When I was a child, back in the early 1950s, I was bought a new pair of shoes. The manufacturer had just introduced a wonderful new pedascope machine to check how well your shoes fitted your feet. Even today, I clearly remember the wonder at being able to wiggle my toes and see them move inside my shoes. The machine used X-rays at quite a high level to give real-time images on a simple screen. It was ten years before Dr Alice Stewart produced research which showed that there was no safe level of X-rays, and even then few listened. In fact she was almost outcast from the medical establishment, and it was about another twenty years before the real danger from medical X-rays was acknowledged.
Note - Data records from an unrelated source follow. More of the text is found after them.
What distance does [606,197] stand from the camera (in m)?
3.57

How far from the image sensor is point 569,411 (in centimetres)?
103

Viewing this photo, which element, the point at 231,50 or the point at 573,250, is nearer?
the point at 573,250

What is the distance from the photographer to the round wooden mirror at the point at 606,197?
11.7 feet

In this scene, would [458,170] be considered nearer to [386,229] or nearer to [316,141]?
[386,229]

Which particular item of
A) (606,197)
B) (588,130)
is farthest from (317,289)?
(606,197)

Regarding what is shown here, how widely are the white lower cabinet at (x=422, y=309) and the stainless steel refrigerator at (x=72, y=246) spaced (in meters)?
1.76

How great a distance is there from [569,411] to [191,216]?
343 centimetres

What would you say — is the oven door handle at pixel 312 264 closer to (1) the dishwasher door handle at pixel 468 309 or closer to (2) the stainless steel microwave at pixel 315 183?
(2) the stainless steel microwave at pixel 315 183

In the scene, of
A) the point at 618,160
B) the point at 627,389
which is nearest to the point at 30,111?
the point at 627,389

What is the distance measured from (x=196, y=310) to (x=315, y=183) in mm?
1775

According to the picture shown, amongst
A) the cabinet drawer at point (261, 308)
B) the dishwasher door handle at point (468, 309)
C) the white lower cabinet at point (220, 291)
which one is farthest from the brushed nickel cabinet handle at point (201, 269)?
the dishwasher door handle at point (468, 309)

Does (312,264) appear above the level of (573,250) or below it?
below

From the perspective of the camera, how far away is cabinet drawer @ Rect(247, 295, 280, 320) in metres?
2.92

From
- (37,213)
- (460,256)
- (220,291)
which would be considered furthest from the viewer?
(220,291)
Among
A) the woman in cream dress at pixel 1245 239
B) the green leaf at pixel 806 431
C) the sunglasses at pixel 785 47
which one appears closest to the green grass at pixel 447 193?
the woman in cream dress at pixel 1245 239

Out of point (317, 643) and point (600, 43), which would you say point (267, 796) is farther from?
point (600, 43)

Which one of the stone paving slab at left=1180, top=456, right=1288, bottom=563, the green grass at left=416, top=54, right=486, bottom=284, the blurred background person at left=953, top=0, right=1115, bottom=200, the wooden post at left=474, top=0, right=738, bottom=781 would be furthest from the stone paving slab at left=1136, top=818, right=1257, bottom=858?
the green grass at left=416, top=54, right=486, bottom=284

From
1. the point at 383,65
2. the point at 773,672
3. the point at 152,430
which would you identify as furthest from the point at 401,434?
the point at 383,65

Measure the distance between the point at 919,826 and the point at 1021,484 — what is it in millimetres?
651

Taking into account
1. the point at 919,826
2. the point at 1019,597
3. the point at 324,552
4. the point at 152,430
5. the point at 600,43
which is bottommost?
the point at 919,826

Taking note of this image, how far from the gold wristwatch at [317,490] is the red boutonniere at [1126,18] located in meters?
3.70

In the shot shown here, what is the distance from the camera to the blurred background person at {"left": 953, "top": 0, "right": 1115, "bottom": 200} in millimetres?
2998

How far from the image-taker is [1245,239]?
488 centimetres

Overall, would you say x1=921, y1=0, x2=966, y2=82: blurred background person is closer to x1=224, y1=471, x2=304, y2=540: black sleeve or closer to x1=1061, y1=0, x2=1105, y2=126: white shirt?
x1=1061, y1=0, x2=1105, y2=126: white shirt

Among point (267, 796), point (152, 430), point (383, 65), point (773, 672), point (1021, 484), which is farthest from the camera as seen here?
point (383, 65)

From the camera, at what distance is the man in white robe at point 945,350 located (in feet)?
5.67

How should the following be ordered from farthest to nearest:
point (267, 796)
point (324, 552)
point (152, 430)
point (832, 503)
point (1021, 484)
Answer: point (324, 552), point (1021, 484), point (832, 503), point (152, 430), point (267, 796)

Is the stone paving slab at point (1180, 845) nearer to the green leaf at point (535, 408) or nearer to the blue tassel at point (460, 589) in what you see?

Now, in the late 1990s the U.K. National Radiological Protection Board (NRPB) is trying to persuade hospitals to minimise patient X-ray exposure, and leading Medical Research Council researchers admit that there is no “completely safe” level of ionising radiation. The 1998 Royal College of Radiologists guidelines sets out the current rationale for restricting X-ray doses.

Asbestos has been strictly controlled since 1970, and the use of most dangerous types banned. Despite this, deaths from mesothelioma (an asbestos induced cancer of the pleura/lungs) are rising consistently and the U.K. death rate is not expected to peak until about 2020. The time between the first exposure and death is now accepted as often being between 20 and 50 years. Most environmental cancers in adults take longer than ten years from initiation to detection. The eating of BSE infected meat possibly causing CJD many years later is another example.